**REQUIRED TASK**
Locate the line that contains "Is [12,37] farther". Retype it and every line after it to the end of the records, exactly, but not the pictures.

**RECORDS SUPPLIED**
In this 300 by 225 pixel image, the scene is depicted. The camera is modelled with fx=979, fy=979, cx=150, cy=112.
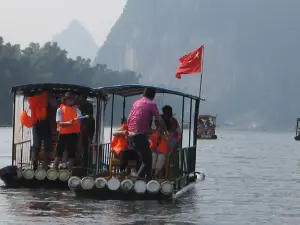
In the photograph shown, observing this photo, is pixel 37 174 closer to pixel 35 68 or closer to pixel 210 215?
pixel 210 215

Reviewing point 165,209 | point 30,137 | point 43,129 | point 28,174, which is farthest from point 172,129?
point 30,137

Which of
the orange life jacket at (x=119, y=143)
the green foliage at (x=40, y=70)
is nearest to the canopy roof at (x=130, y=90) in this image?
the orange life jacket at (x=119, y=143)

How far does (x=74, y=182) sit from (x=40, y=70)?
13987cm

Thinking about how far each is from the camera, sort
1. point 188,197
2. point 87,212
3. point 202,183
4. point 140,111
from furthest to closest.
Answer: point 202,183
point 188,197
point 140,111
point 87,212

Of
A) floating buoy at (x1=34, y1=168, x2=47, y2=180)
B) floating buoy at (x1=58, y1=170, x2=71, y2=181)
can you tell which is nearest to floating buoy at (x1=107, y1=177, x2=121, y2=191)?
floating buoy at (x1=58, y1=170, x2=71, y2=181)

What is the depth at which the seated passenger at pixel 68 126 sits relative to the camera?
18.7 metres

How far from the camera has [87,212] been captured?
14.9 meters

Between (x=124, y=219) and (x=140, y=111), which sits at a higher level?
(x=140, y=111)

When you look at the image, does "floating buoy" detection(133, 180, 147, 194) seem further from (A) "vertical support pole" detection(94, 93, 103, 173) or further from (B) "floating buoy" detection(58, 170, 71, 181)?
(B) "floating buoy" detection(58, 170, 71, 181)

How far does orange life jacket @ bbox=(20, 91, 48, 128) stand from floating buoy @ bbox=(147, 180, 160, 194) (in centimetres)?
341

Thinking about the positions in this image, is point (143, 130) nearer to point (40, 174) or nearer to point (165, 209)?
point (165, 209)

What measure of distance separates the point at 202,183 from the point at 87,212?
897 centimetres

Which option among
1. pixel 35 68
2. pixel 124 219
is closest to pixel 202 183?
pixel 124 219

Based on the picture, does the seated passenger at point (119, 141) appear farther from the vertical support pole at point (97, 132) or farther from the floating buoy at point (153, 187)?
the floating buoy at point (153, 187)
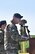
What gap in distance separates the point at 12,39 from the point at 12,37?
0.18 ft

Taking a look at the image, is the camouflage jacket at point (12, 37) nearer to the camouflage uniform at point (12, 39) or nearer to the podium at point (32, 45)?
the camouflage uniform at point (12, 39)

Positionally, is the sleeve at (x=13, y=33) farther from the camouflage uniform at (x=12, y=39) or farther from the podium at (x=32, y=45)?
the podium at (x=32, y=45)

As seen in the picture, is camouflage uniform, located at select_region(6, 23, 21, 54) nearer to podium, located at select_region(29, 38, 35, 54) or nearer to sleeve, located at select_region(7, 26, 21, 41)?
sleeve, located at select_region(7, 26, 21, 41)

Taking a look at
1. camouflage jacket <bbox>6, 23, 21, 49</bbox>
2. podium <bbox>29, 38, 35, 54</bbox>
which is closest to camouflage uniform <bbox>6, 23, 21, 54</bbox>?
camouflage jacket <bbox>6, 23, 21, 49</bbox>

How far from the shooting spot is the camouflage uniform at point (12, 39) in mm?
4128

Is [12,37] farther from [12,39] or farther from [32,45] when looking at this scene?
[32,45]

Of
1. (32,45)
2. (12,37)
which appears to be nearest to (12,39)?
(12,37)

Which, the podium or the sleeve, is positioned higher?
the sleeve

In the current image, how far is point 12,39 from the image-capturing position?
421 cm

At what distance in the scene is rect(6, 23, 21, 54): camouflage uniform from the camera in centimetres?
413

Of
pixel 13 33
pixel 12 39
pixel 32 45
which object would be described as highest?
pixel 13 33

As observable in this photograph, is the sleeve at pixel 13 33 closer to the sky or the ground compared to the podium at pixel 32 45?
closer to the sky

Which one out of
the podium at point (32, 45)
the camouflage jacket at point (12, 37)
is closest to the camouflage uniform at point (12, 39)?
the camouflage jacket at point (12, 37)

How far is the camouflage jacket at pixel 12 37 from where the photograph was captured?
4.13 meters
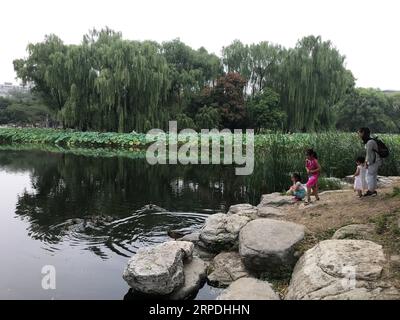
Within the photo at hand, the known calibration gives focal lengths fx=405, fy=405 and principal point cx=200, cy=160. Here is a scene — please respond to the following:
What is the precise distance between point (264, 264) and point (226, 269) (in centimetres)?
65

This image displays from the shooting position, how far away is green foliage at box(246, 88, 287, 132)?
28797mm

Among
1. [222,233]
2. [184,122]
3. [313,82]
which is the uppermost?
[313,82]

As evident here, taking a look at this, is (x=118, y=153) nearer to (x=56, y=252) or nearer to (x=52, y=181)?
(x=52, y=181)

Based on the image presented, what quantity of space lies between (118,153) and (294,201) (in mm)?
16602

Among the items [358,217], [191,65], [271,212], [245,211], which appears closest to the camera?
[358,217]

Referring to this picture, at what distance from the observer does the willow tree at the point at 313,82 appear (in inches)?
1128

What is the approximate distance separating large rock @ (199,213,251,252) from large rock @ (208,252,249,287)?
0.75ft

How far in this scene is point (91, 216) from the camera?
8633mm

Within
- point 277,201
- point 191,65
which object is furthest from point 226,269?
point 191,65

**RESULT OF THIS EXERCISE**
Is [12,37] farther from [12,39] or farther from [32,45] when looking at this scene?
[32,45]

Of
1. (32,45)
2. (12,37)
which appears to be nearest to (12,39)?
(12,37)

Which, the podium or the sleeve, is positioned higher?
the sleeve

In the current image, how far is point 12,39 from the image-capturing position?
421 cm

At what distance in the scene is rect(6, 23, 21, 54): camouflage uniform from the camera in centimetres?
413

Of
pixel 13 33
pixel 12 39
pixel 32 45
which object would be described as highest?
pixel 13 33

As observable in this photograph, is the sleeve at pixel 13 33 closer to the sky or the ground compared to the podium at pixel 32 45?
closer to the sky

Which one out of
the podium at point (32, 45)
the camouflage jacket at point (12, 37)
is closest to the camouflage uniform at point (12, 39)?
the camouflage jacket at point (12, 37)

How far is the camouflage jacket at pixel 12 37 from where the photograph was captured?
4.13 meters
Within the photo at hand, the known calibration gives focal lengths fx=405, fy=405 and principal point cx=200, cy=160. Here is a scene — please respond to the following:
What is the precise distance between point (264, 264) and point (226, 269) (in centimetres)?
65

This image displays from the shooting position, how far away is green foliage at box(246, 88, 287, 132)?
28797mm

Among
1. [222,233]
2. [184,122]
3. [313,82]
which is the uppermost?
[313,82]

As evident here, taking a look at this, is (x=118, y=153) nearer to (x=56, y=252) or nearer to (x=52, y=181)?
(x=52, y=181)

Based on the image presented, what quantity of space lies between (118,153) and (294,201) (in mm)?
16602

Among the items [358,217], [191,65], [271,212], [245,211], which appears closest to the camera?
[358,217]

Referring to this picture, at what distance from the observer does the willow tree at the point at 313,82 appear (in inches)?
1128

What is the approximate distance separating large rock @ (199,213,251,252) from large rock @ (208,252,249,287)?
0.75ft

How far in this scene is point (91, 216) from the camera?
8633mm

Within
- point 277,201
- point 191,65
which object is furthest from point 226,269?
point 191,65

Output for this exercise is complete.